Exercise goal:
In the Unitxt 1.8.0 release notes below, list each output field in the typed NER task definition together with its declared type.

Text section:
++++++++++
Unitxt 1.8.0
What's Changed
In this release, the main improvement focuses on introducing type checking within Unitxt tasks. Tasks are fundamental to the Unitxt protocol, acting as standardized blueprints for those integrating new datasets into Unitxt. They facilitate the use of task-specific templates and metrics. To guarantee precise dataset processing in line with the task schema, we've introduced explicit types to the task fields.
For example, consider the NER task in Unitxt, previously defined as follows:
add_to_catalog(
FormTask(
inputs=["text", "entity_types"],
outputs=["spans_starts", "spans_ends", "text", "labels"],
metrics=["metrics.ner"],
),
"tasks.ner",
)
Now, the NER task definition includes explicit types:
add_to_catalog(
FormTask(
inputs={"text": "str", "entity_types": "List[str]"},
outputs={
"spans_starts": "List[int]",
"spans_ends": "List[int]",
"text": "List[str]",
"labels": "List[str]",
},
prediction_type="List[Tuple[str,str]]",
metrics=["metrics.ner"],
),
"tasks.ner",
)
This enhancement aligns with Unitxt's goal that definitions should be easily understandable and capable of facilitating validation processes with appropriate error messages to guide developers in identifying and solving issues.
Right now , using the original definition format without typing , will continue to work but generate a warning message. You should begin to adapt your tasks definition by adding types.
'inputs' field of Task should be a dictionary of field names and their types. For example, {'text': 'str', 'classes': 'List[str]'}. Instead only '['question', 'question_id', 'topic']' was passed. All types will be assumed to be 'Any'. In future version of unitxt this will raise an exception.
'outputs' field of Task should be a dictionary of field names and their types. For example, {'text': 'str', 'classes': 'List[str]'}. Instead only '['reference_answers', 'reference_contexts', 'reference_context_ids', 'is_answerable_label']' was passed. All types will be assumed to be 'Any'. In future version of unitxt this will raise an exception.
++++++++++
[Scraped caption text data]
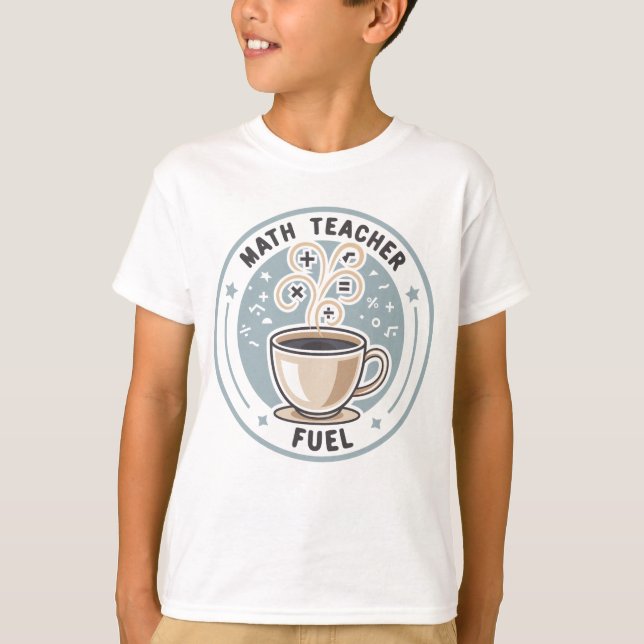 Math Teacher Fuel T-Shirt (Front)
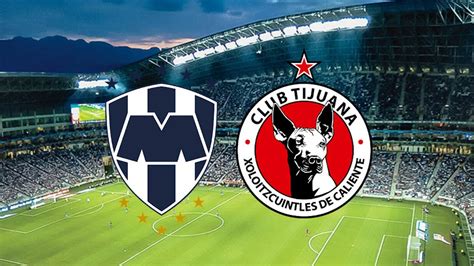 Monterrey Vs Tijuana En Vivo Mira Aquí El Minuto A Minuto Partido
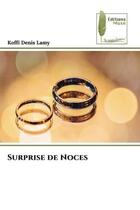 Couverture du livre « Surprise de noces » de Lamy Koffi Denis aux éditions Muse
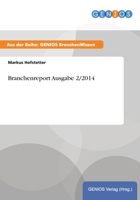 Branchenreport Ausgabe 2/2014 3737959595 Book Cover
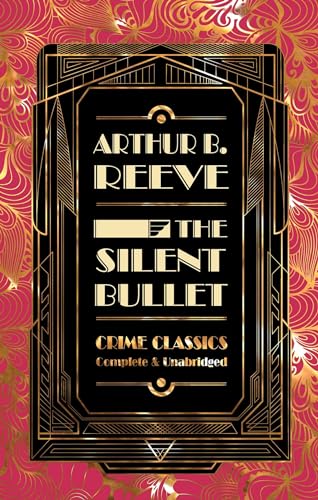 The Silent Bullet (Flame Tree Collectable Crime Classics)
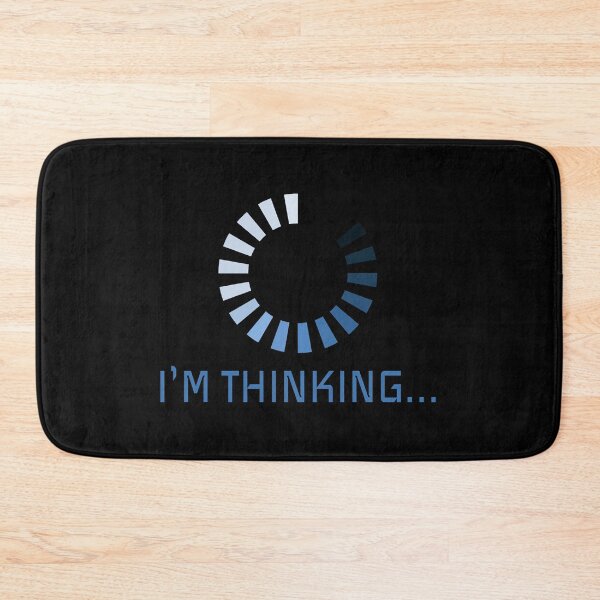Item preview, Im thinking Mens Humor ,Graphic ,Funny Sarcastic ,Loading Thought ,Process Logo Pun designed and sold by AnnabellParker.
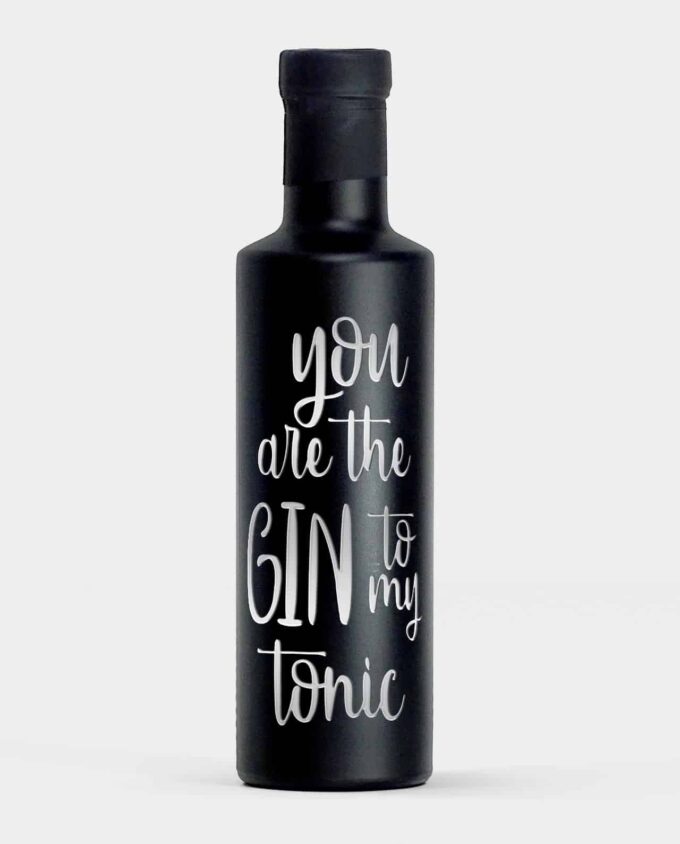 premium gin - you are the gin to my tonic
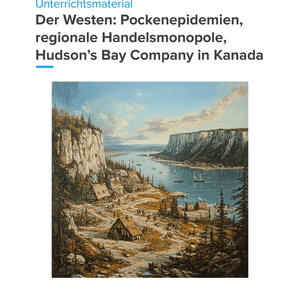 Der Westen Kanadas – Unterrichtsmaterial Pockenepidemien, Handel & Hudson’s Bay Company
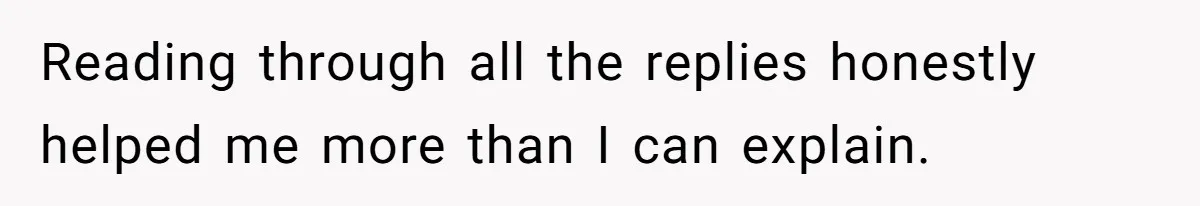 Man Throws His Wife Under The Bus To His Family, Gets Angry When She Finds Out Reading through all the replies honestly helped me more than I can explain.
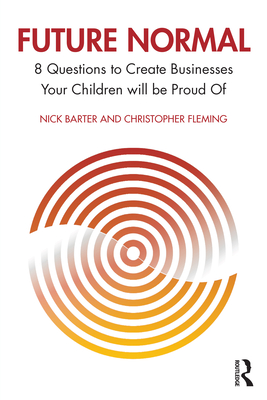 Future Normal: 8 Questions to Create Businesses Your Children will be Proud Of - Barter, Nick, and Fleming, Christopher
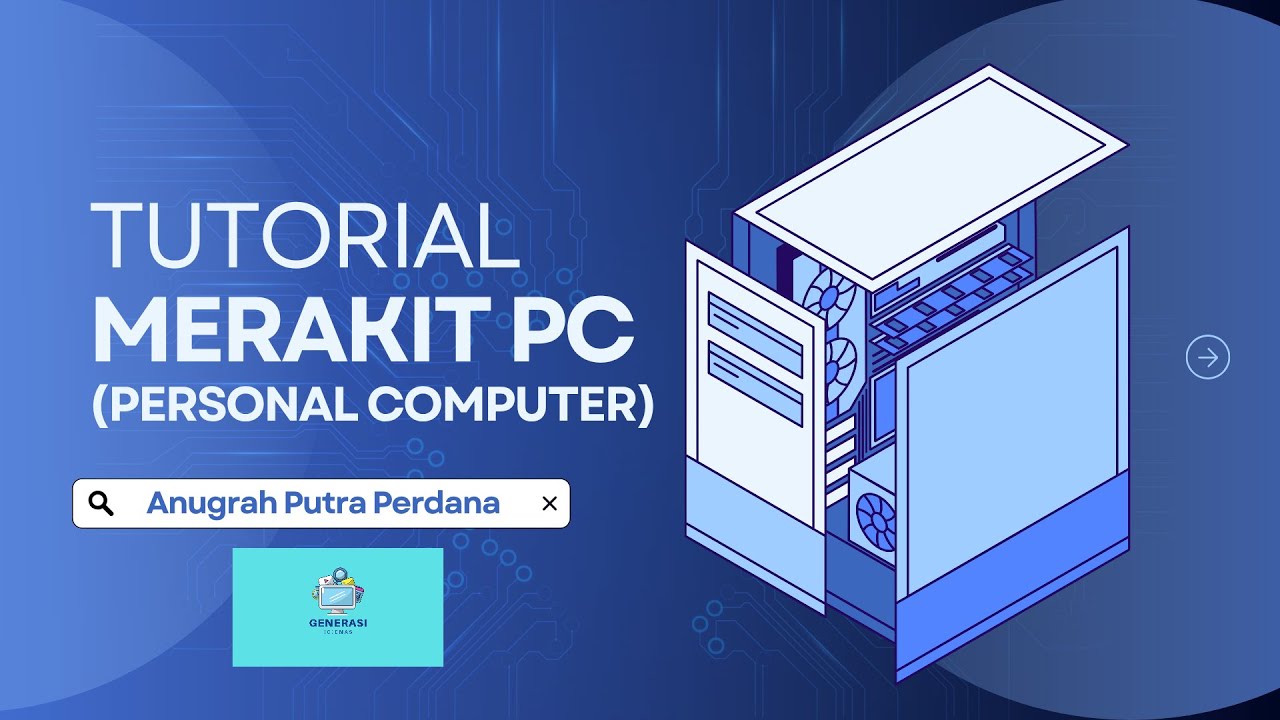 Tutorial Merakit PC | Panduan Lengkap Cara Merakit Komputer untuk Pemula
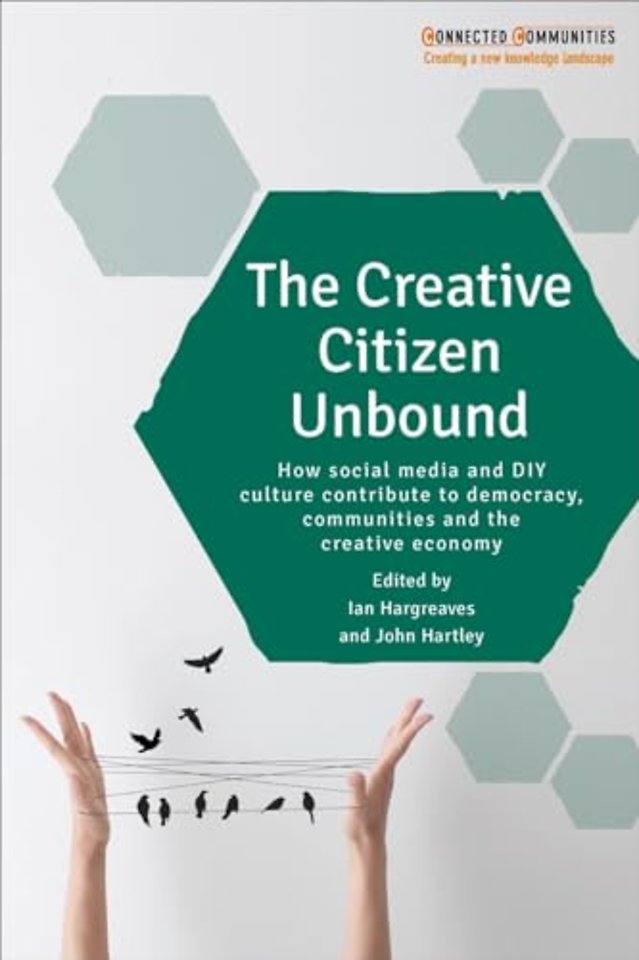 Creative Citizen Unbound – How Social Media and DIY Culture Contribute to Democracy, Communities and the Creative Economy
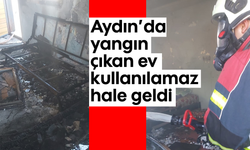 Aydın'da yangın çıkan ev kullanılamaz hale geldi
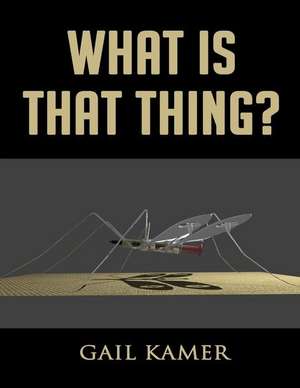 What Is That Thing? de Gail Kamer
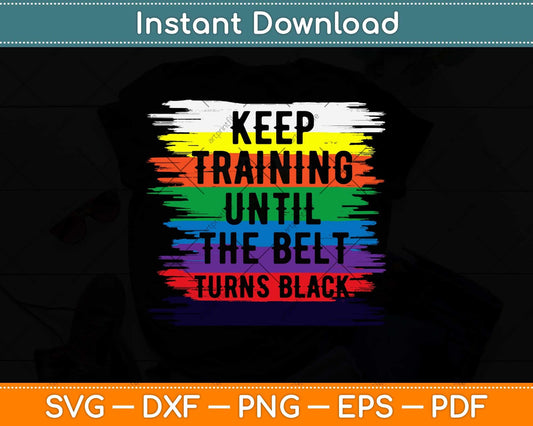 Keep Training Until The Belt Turns Black Svg Design Cricut Printable Cutting Files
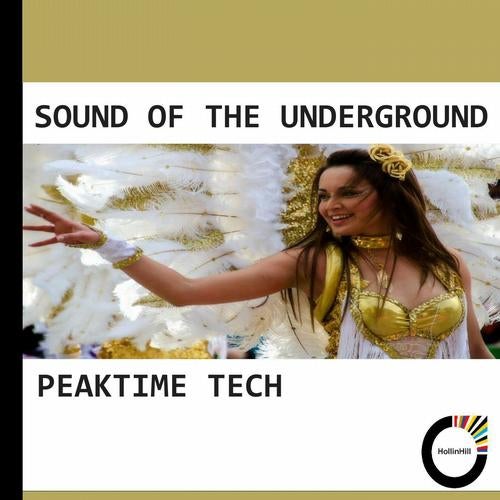 Sound of the Underground - Peaktime Tech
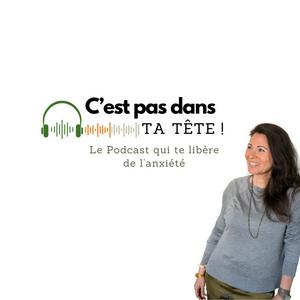 Écoutez C'est pas dans ta tête ! dans l'application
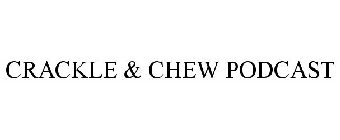 CRACKLE & CHEW PODCAST
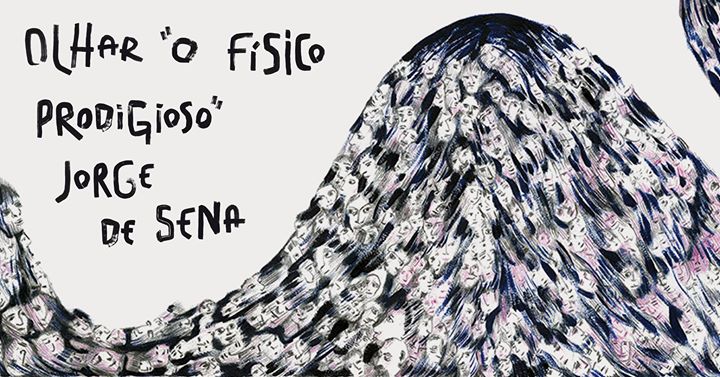 Olhar o físico prodigioso de Jorge de Sena | Exposição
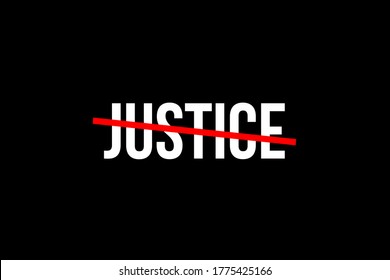 In Need Of Justice. Crossed Out Word With A Red Line Meaning The Need To Stop Injustice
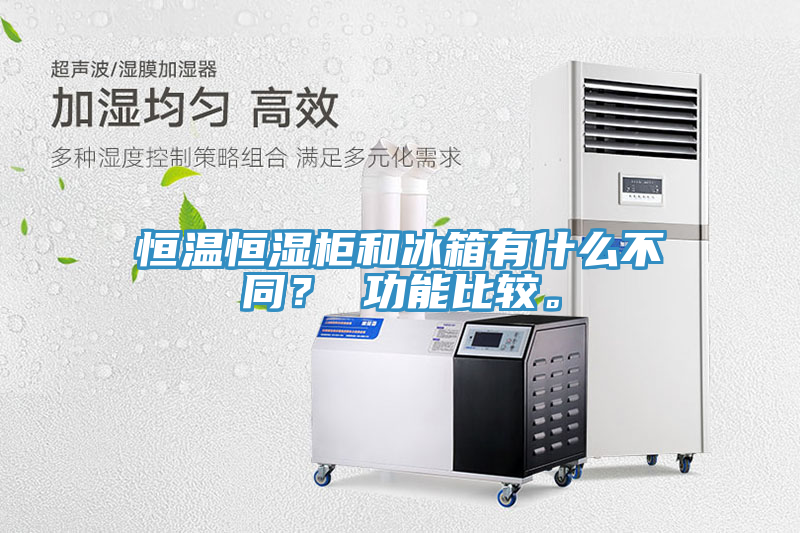 恒溫恒濕柜和冰箱有什么不同？ 功能比較。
++++++++++
Response to the task:
- spans_starts: List[int]
- spans_ends: List[int]
- text: List[str]
- labels: List[str]